+++ Records provided +++

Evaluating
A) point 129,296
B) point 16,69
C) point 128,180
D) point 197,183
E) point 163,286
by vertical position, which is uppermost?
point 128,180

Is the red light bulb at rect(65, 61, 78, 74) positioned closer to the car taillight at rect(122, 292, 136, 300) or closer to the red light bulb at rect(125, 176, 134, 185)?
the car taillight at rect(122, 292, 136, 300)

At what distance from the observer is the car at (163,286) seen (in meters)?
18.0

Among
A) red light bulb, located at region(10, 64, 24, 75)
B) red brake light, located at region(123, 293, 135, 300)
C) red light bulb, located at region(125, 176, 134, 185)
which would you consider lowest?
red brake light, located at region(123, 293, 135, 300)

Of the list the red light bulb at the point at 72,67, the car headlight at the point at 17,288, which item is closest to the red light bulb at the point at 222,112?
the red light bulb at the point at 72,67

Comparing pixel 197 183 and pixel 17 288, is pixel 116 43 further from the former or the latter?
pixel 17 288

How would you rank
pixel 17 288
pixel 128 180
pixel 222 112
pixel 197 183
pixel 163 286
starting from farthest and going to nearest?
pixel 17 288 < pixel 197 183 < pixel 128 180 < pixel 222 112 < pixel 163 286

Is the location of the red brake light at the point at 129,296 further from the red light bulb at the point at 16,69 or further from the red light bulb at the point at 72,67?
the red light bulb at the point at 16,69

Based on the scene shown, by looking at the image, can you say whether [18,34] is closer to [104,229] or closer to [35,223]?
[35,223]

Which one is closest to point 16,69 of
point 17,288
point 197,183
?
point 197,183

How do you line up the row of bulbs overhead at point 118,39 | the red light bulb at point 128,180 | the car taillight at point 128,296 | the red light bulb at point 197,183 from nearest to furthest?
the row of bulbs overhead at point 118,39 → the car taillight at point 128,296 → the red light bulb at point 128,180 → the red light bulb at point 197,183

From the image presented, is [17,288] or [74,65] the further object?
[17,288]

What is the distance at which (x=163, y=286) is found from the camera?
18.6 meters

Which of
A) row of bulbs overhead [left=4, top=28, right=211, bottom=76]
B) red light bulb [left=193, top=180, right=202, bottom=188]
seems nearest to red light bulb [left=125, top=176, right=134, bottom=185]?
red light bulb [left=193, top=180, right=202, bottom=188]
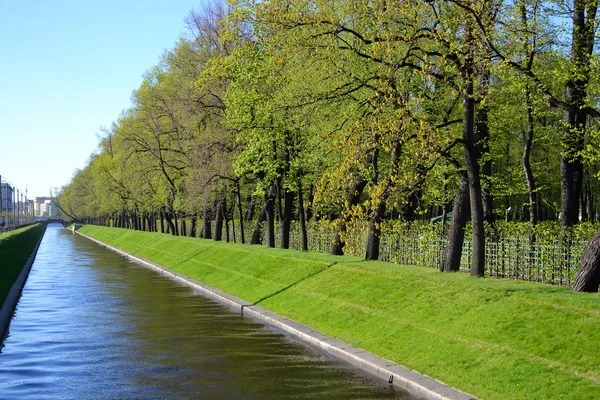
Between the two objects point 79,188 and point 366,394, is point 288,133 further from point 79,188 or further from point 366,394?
point 79,188

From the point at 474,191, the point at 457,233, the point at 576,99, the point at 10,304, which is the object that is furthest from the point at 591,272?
the point at 10,304

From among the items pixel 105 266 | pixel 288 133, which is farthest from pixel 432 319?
pixel 105 266

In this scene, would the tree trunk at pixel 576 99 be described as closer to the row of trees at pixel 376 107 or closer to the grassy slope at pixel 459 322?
the row of trees at pixel 376 107

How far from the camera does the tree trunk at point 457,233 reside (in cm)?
2100

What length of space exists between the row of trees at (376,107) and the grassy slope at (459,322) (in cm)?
157

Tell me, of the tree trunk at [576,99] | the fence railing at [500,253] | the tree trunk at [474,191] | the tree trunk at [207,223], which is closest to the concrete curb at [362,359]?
the fence railing at [500,253]

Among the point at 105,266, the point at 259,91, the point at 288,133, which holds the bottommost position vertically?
the point at 105,266

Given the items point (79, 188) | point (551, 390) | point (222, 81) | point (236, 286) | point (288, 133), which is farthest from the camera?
point (79, 188)

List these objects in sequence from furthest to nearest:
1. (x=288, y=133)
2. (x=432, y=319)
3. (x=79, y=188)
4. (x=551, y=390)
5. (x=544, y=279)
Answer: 1. (x=79, y=188)
2. (x=288, y=133)
3. (x=544, y=279)
4. (x=432, y=319)
5. (x=551, y=390)

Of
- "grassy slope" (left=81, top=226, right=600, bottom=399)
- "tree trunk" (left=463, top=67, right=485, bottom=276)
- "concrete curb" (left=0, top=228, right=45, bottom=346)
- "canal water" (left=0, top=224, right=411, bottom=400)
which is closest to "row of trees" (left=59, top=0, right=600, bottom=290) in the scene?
"tree trunk" (left=463, top=67, right=485, bottom=276)

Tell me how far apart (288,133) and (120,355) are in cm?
2095

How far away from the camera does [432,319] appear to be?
15.4 metres

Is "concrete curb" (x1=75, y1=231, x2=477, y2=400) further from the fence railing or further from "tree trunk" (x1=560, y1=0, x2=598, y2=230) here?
"tree trunk" (x1=560, y1=0, x2=598, y2=230)

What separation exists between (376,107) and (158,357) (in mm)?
7890
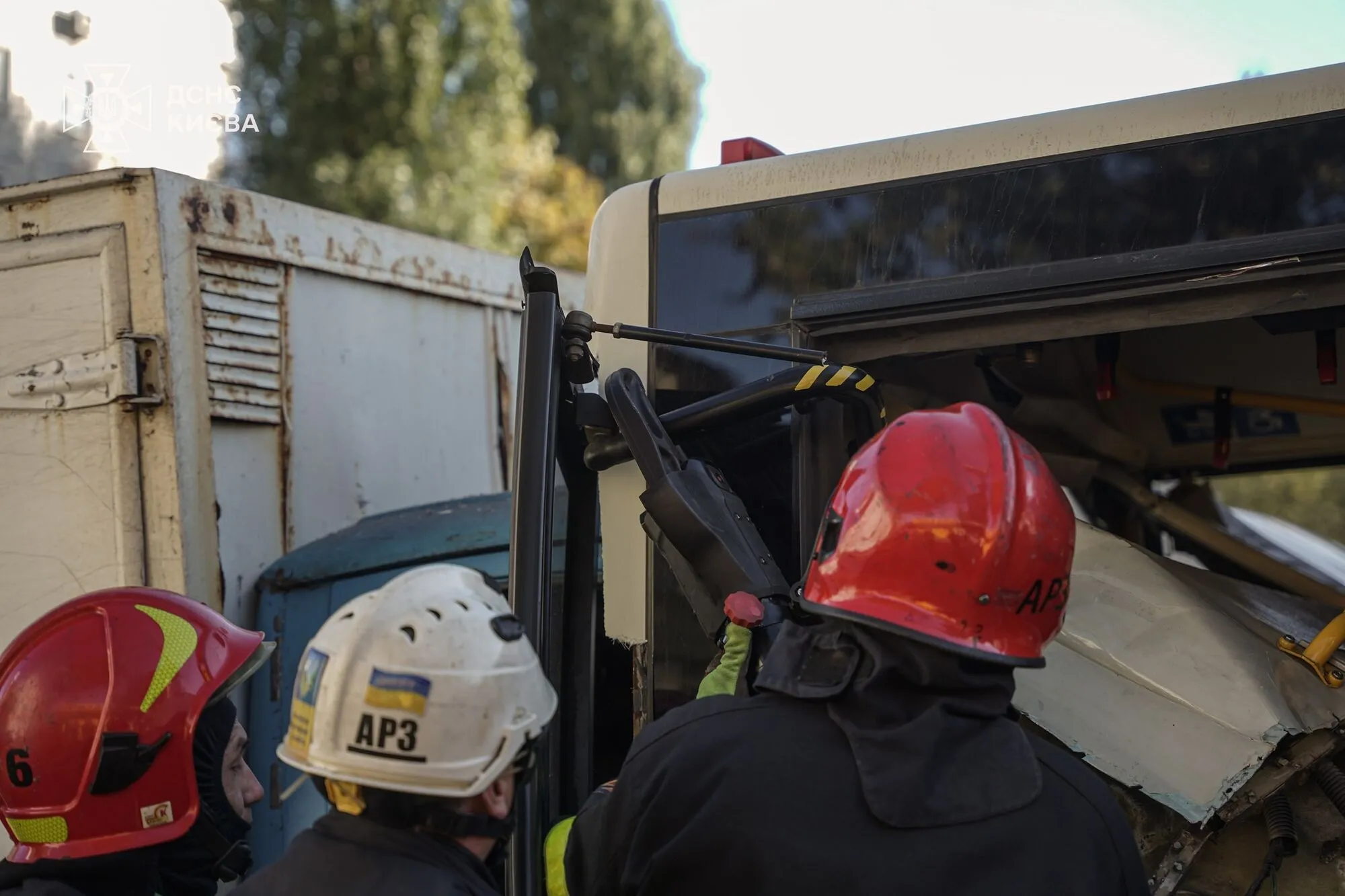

+++

Do this:
Collect every line of the listing above that contains the string "concrete", treating uppercase and lowercase as different.

Response to the task:
Tell me, of the tree trunk at [576,99] | the fence railing at [500,253] | the tree trunk at [474,191] | the tree trunk at [207,223], which is closest to the concrete curb at [362,359]?
- "concrete curb" (left=0, top=228, right=45, bottom=346)
Is "concrete curb" (x1=75, y1=231, x2=477, y2=400) further from the fence railing or further from "tree trunk" (x1=560, y1=0, x2=598, y2=230) here?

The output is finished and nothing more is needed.